You are here: Home / Publications / Publication Details

Publication Details

Iron Indices in Bottlenose Dolphins (Tursiops truncatus)

Author(s): Mazzaro, L.M.; S.P. Johnson; P.A. Fair; G. Bossart; K.P. Carlin; E.D. Jensen; C.R. Smith; G.A. Andrews; P.S. Chavey; S. Venn-Watson

NCCOS Center: CCEHBR (http://coastalscience.noaa.gov/about/centers/ccehbr)

Publication Type: Journal Article

Journal Title: Comparative Medicine

Date of Publication: 2012

Reference Information: 62(6): 508-515

Abstract: Bottlenose dolphins (Tursiops truncatus) can have iron overload (hemochromatosis), and it is believed that managed populations of dolphins may be more susceptible to this disease compared to wild dolphins. Serum iron, total iron binding capacity (TIBC), transferrin saturation (TS), and ferritin using a dolphin-specific ferritin enzyme linked immunosorbent assay (ELISA) were measured in 181 samples from 141 dolphins from two managed collections and two free-ranging populations. While no iron indices increased with age among free-ranging dolphins, managed collection dolphins had increasing ferritin with age. Dolphins from managed collections had higher iron, ferritin, and TS values compared to free-ranging dolphins. Dolphins with high serum iron (> 300 µg/dl) were more likely to have higher ferritin but not ceruloplasmin or haptoglobin, demonstrating that high iron is due to a true increase in total body iron. A time series study of four dolphins with hemochromatosis treated with phlebotomy demonstrated significant decreases in serum ferritin, iron, and TIBC when comparing pre- and post-treatment samples; TS initially decreased but returned to comparable pre-phlebotomy levels by six months post-treatment. Wild dolphins were 15 times more likely to have low serum iron (< 100 µg/dl) compared to managed collection dolphins and this was associated with lower haptoglobin. In conclusion, bottlenose dolphins in managed collections are more likely to have greater iron stores compared to free-ranging dolphins. Identifying why this occurs among some dolphin populations and not others may help treat hemochromatosis in dolphins and provide clues to causes of non-hereditary hemochromatosis in humans.

PROVIDED DATA:
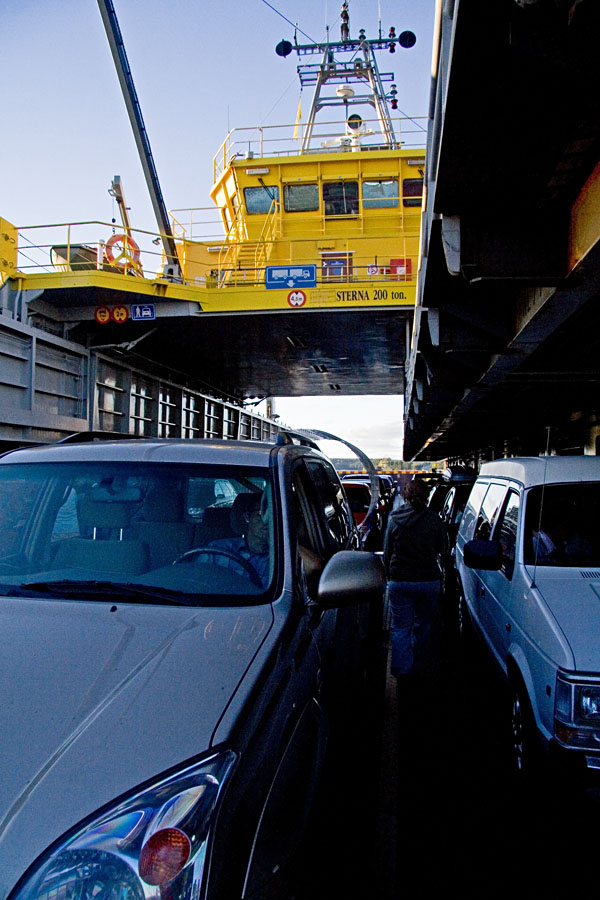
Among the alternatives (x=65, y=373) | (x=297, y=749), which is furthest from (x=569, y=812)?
(x=65, y=373)

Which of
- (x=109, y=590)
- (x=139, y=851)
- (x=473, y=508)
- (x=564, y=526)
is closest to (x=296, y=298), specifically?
(x=473, y=508)

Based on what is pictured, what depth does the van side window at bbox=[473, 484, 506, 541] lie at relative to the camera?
19.6 feet

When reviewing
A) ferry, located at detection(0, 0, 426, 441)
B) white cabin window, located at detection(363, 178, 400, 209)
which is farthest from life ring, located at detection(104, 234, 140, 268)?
white cabin window, located at detection(363, 178, 400, 209)

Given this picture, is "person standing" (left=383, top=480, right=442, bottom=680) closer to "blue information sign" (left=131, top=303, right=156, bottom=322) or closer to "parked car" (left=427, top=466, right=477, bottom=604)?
"parked car" (left=427, top=466, right=477, bottom=604)

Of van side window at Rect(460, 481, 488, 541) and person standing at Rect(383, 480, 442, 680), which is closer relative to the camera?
person standing at Rect(383, 480, 442, 680)

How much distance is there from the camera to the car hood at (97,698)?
1.60m

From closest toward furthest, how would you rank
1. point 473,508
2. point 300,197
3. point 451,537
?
point 473,508
point 451,537
point 300,197

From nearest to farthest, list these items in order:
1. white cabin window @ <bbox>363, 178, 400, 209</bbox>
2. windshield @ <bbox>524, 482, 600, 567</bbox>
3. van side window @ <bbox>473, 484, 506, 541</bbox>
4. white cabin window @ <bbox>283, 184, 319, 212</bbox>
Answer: windshield @ <bbox>524, 482, 600, 567</bbox> < van side window @ <bbox>473, 484, 506, 541</bbox> < white cabin window @ <bbox>363, 178, 400, 209</bbox> < white cabin window @ <bbox>283, 184, 319, 212</bbox>

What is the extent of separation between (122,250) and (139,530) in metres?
14.3

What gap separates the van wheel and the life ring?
14004 mm

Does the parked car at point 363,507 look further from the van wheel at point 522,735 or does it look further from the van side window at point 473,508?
the van wheel at point 522,735

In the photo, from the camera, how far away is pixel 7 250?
14133 mm

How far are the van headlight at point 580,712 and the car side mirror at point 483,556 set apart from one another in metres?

YOUR GOAL: In the dolphin iron study, how many times more likely were wild dolphins than managed collection dolphins to have low serum iron?

EXPECTED OUTPUT: 15 times more likely.